This snakemake-based pipeline is specific for QuantSeq FWD libraries that contain Unique Molecular Identifiers (UMIs) in Read 1. It is designed to be used on the BIH cluster. Starting from fastq files, reads are aligned using STAR, deduplicated based on UMI and counted by subread's featureCounts. Quality reports of the unprocessed and processed fastq files are generated with fastqc. Finally, a count matrix is generated.
To get started, you only need to provide a file path where all the fastq files from the 3' Quant-seq experiment are stored. The pipeline then automatically selects all forward read files by filtering for *_R1_001.fastq.gz
. This catches all relevant files if you demultiplexed your data with bcl2fastq. If you renamed the fastq files, you can change the filtering behaviour in line 20 in the Snakefile.
The folder example_fastq_quant-seq
contains three fastq files (each with only 5000 reads, in total only 1MB) from a 3' Quant-seq FWD UMI experiment. To start a test run, the filepaths can be left as is. Running the whole pipeline on the example data should take only ~5 minutes. Installing the conda enviroments can take much longer though.
The pipeline relies on Conda for managing dependencies and Snakemake for workflow execution. To install Snakemake, please make sure you have Conda installed, then run:
conda install -c bioconda snakemake
Important: Ensure that the Conda channel priority is set to flexible (default).
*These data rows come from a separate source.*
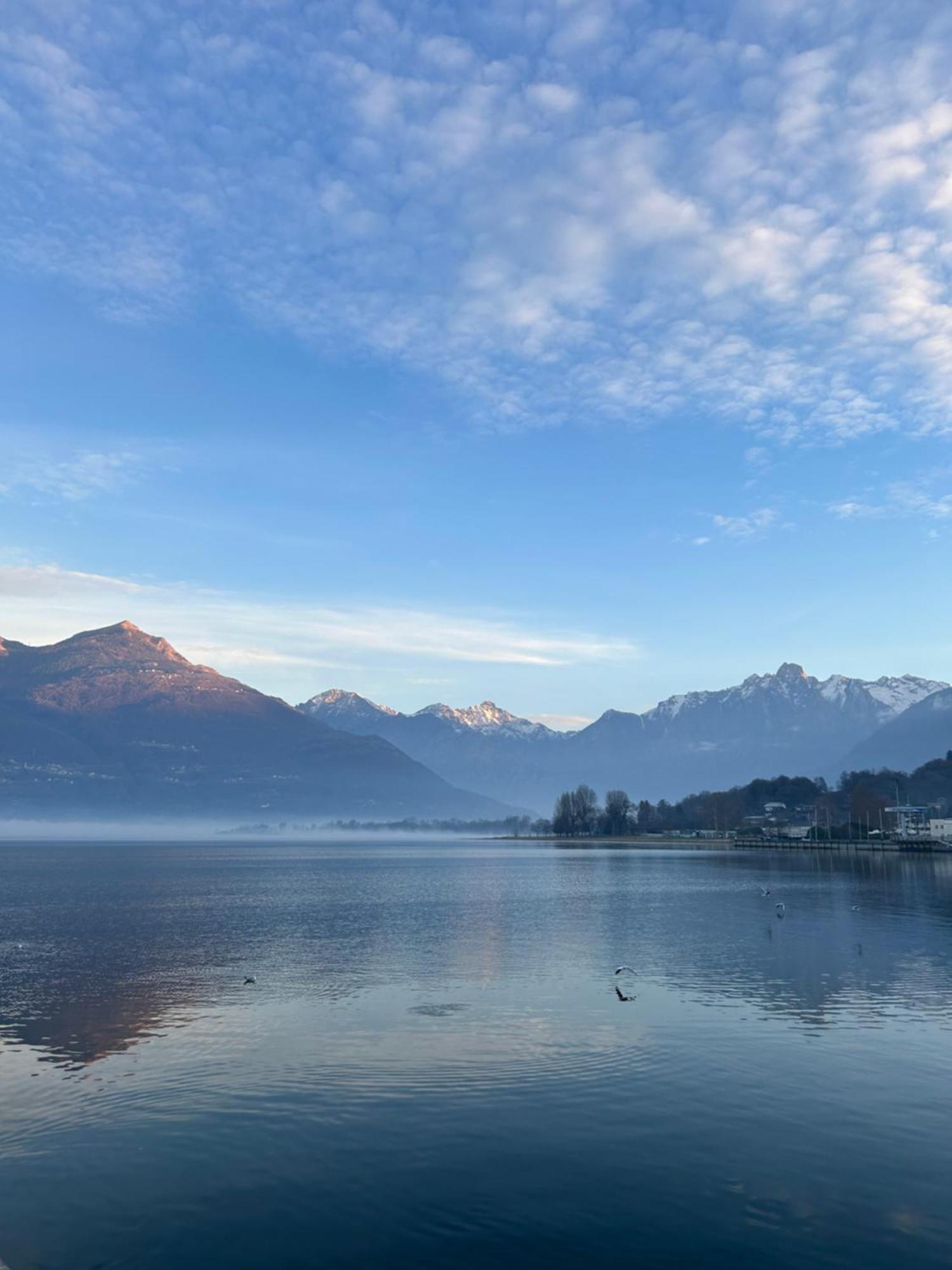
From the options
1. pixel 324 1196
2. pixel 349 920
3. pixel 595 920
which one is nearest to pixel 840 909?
pixel 595 920

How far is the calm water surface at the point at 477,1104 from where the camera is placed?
65.3ft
You can set this by running:
conda config --set channel_priority flexible
The pipeline requires precomputed STAR genome indices. These should be provided in the configuration file (config.yaml
). To generate a STAR genome index, you need a genome fasta file and the corresponding annotation GTF file (e.g. provided by GENCODE). Replace /path/to/STAR_INDEX/
with the location you want your new STAR index to be. Replace /path/to/genome.fa
with the path to the genome fasta file. Replace /path/to/annotation.gtf
with the path to the annotation GTF file. The following command generates a STAR index. Make sure the STAR version is 2.7.1a.
STAR --runMode genomeGenerate --genomeDir /path/to/STAR_INDEX/ --genomeFastaFiles /path/to/genome.fa --sjdbGTFfile /path/to/annotation.gtf --sjdbOverhang 75 --runThreadN 16 --limitGenomeGenerateRAM 100000000000
The pipeline is designed for data where UMIs are found in Read 1, and the UMI extraction rule is based on a barcode pattern. This can be specified in the config.yaml
file. For example, a 6 bp UMI + 4 bp spacer would be represented as 10 'N's:
bc_pattern: NNNNNNNNNN
Modify this based on your actual UMI and spacer configuration. The default of 6 bp UMI + 4 bp spacer is very common though.
Before running the pipeline, you must adjust the config.yaml
file to specify the paths to your data and other parameters. Here are the key settings in the file:
- fastq_dir: Path to the directory containing FASTQ files (with a trailing slash).
- count_matrix: Name of the output file for the count matrix.
- library_sizes: Name of the output file for the summary of library sizes.
- tmp: Path for temporary files, set to a scratch directory.
- subread_features: Feature level for gene quantification (e.g.,
gene
,transcript
,exon
).
fastq_dir: /path/to/your/fastq/files/
count_matrix: count_matrix.tsv
library_sizes: library_sizes.tsv
tmp: "$HOME/scratch/"
subread_features: gene
Ensure that you customize these fields before running the pipeline.
Once all dependencies are installed and the configuration file is set, you can run the pipeline with the following command:
snakemake --profile helper_files/brecht_profile/ -j 30
Replace 30 with the number of jobs you want to run in parallel.
For dry-run mode (to verify that everything is set up correctly), you can use:
snakemake -n
- Count Matrix: A tab-delimited file containing gene counts across samples (by default
count_matrix.tsv
). - Library Sizes: A summary of library sizes across samples (by default
library_sizes.tsv
).
- Ensure that all paths provided in the
config.yaml
file are correct and accessible from your computing environment. - Adjust UMI extraction patterns and STAR genome settings according to your specific dataset.